── Selected excerpt

Rifle deer hunt three years ago. My dad spent his 50th birthday with me up in the mountains chasing deer. He enjoys it because I'm an addict, but without me he would have spent his 50th doing something else I'm certain of it. We did the usual guys only stuff, and ate the most greasy unhealthy meals you could think of. My dad's birthday was on Sunday, day two into the hunt. I shot my deer just before sunset on his birthday. He shot his Tuesday in an interesting manner. We ride our four wheelers for about 40 minutes up to the top of the mountain, then hike down in for a good hour and a half to get to our favorite canyon almost every morning we hunt. We saw some deer, but couldnt put horns on any of them. We had to be home later that evening. Riding back to clean up camp about 230 in the afternoon we were planning our next visit back up to try and get his deer. We were nearly back to camp in a place where I had never seen any sign of deer before. We were moving along at a fairly rapid rate sure that this trip war over. I looked over into some sagebrush and saw two ears looking at me. I stopped and showed my dad the obvious doe not 20 yards away. When we got off for a closer look a good half dozen deer stood. My dad shot his biggest deer of his life not 20 yards off a heavily traveled road. It wasn't anything huge, but once we got the deer loaded onto the bike he turned to me and said that he would never forget his 50th birthday. Awesome memory  .

────

→ **Written problem 1**
List each distinct number that the hunting account writes in digits rather than in words.

── Data extract

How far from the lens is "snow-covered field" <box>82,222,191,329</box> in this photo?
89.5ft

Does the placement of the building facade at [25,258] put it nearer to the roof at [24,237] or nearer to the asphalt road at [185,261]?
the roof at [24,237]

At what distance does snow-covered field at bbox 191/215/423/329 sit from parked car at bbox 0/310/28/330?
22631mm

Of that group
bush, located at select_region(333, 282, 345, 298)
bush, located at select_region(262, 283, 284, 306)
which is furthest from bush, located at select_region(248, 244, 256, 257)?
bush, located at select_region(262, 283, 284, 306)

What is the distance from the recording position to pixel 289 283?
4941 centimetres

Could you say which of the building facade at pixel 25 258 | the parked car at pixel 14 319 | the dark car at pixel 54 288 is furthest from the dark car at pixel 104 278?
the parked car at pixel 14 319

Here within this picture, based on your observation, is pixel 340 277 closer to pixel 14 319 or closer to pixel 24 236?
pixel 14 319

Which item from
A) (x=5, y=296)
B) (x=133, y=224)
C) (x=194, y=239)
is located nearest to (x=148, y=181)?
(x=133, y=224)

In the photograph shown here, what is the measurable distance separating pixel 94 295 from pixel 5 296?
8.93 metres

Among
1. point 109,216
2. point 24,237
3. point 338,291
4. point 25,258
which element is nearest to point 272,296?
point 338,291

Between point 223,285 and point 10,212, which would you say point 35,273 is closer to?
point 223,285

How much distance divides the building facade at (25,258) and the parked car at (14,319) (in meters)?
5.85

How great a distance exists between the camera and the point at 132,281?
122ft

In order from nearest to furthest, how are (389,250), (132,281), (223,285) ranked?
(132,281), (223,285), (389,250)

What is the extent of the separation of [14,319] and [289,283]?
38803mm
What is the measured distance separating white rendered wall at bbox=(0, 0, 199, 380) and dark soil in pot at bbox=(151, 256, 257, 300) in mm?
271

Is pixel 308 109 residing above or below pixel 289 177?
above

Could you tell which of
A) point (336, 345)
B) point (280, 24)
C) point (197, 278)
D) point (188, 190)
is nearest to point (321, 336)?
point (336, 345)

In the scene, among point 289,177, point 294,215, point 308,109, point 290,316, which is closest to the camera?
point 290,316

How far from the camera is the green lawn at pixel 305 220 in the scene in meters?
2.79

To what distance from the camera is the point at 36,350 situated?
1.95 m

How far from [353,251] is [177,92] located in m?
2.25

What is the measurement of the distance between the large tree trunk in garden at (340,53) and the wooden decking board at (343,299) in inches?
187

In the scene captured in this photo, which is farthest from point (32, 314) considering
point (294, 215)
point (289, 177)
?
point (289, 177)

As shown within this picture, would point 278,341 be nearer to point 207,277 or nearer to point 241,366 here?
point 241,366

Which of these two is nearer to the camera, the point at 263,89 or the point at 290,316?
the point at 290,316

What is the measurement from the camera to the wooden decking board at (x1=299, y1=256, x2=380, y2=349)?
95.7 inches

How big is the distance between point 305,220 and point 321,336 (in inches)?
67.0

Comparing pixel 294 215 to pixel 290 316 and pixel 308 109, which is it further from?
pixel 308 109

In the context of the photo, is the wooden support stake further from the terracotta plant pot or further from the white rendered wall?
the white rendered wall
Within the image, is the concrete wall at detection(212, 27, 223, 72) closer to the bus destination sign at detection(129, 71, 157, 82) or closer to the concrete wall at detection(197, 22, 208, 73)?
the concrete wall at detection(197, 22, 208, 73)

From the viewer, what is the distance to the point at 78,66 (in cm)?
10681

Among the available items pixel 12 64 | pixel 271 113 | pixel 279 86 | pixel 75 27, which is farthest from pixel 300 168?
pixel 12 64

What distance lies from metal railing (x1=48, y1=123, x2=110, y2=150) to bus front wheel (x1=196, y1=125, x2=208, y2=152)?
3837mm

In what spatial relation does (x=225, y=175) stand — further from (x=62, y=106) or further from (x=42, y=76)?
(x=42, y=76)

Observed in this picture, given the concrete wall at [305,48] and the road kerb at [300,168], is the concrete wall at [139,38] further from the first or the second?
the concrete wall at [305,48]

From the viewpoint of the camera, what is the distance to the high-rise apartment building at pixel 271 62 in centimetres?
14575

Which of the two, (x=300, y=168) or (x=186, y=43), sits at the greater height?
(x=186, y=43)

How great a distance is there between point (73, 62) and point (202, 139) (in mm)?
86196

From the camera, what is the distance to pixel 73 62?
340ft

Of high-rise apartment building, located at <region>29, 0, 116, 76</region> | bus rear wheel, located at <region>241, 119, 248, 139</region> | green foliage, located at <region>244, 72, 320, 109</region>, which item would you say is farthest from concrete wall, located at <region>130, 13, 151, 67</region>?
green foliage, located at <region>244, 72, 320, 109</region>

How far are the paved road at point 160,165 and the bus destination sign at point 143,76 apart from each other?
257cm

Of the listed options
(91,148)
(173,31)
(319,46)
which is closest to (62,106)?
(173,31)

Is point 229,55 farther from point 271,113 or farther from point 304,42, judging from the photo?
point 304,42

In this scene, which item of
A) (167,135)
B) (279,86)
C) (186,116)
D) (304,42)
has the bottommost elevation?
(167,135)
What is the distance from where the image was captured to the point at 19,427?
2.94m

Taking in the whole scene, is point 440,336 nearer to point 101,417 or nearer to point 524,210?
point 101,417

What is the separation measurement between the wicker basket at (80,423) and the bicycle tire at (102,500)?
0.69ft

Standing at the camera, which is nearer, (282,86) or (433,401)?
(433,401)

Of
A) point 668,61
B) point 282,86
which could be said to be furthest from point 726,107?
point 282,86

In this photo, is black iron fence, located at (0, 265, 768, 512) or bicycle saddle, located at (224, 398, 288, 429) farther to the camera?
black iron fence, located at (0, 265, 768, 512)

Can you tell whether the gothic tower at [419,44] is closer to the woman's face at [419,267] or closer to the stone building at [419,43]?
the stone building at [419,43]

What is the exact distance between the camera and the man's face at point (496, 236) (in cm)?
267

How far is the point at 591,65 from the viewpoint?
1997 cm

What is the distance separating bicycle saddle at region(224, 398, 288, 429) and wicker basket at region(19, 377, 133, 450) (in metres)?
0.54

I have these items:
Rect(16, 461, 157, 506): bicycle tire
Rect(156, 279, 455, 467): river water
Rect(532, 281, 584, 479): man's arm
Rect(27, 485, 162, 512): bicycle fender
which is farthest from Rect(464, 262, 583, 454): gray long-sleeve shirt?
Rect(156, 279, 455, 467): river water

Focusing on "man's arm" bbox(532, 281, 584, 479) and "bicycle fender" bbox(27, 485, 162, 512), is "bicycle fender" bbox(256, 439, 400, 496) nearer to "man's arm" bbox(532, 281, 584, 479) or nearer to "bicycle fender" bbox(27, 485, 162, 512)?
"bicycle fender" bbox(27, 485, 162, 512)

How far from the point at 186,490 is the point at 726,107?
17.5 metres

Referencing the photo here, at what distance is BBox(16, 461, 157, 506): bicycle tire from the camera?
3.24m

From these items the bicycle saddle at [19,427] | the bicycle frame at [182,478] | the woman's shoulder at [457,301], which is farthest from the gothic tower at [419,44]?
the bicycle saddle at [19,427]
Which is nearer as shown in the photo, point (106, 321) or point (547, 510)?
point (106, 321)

────

→ **Written problem 2**
Return the entries verbatim, beginning with the line that contains "What is the distance from the" and continuing through the line that contains "8.93 metres".

→ **Written solution 1**
50th, 40, 230, 20

→ **Written solution 2**
What is the distance from the recording position to pixel 289 283?
4941 centimetres

Could you say which of the building facade at pixel 25 258 | the parked car at pixel 14 319 | the dark car at pixel 54 288 is furthest from the dark car at pixel 104 278?
the parked car at pixel 14 319

Here within this picture, based on your observation, is pixel 340 277 closer to pixel 14 319 or closer to pixel 24 236?
pixel 14 319

Which item from
A) (x=5, y=296)
B) (x=133, y=224)
C) (x=194, y=239)
is located nearest to (x=148, y=181)?
(x=133, y=224)

In the photograph shown here, what is the measurable distance separating pixel 94 295 from pixel 5 296?
8.93 metres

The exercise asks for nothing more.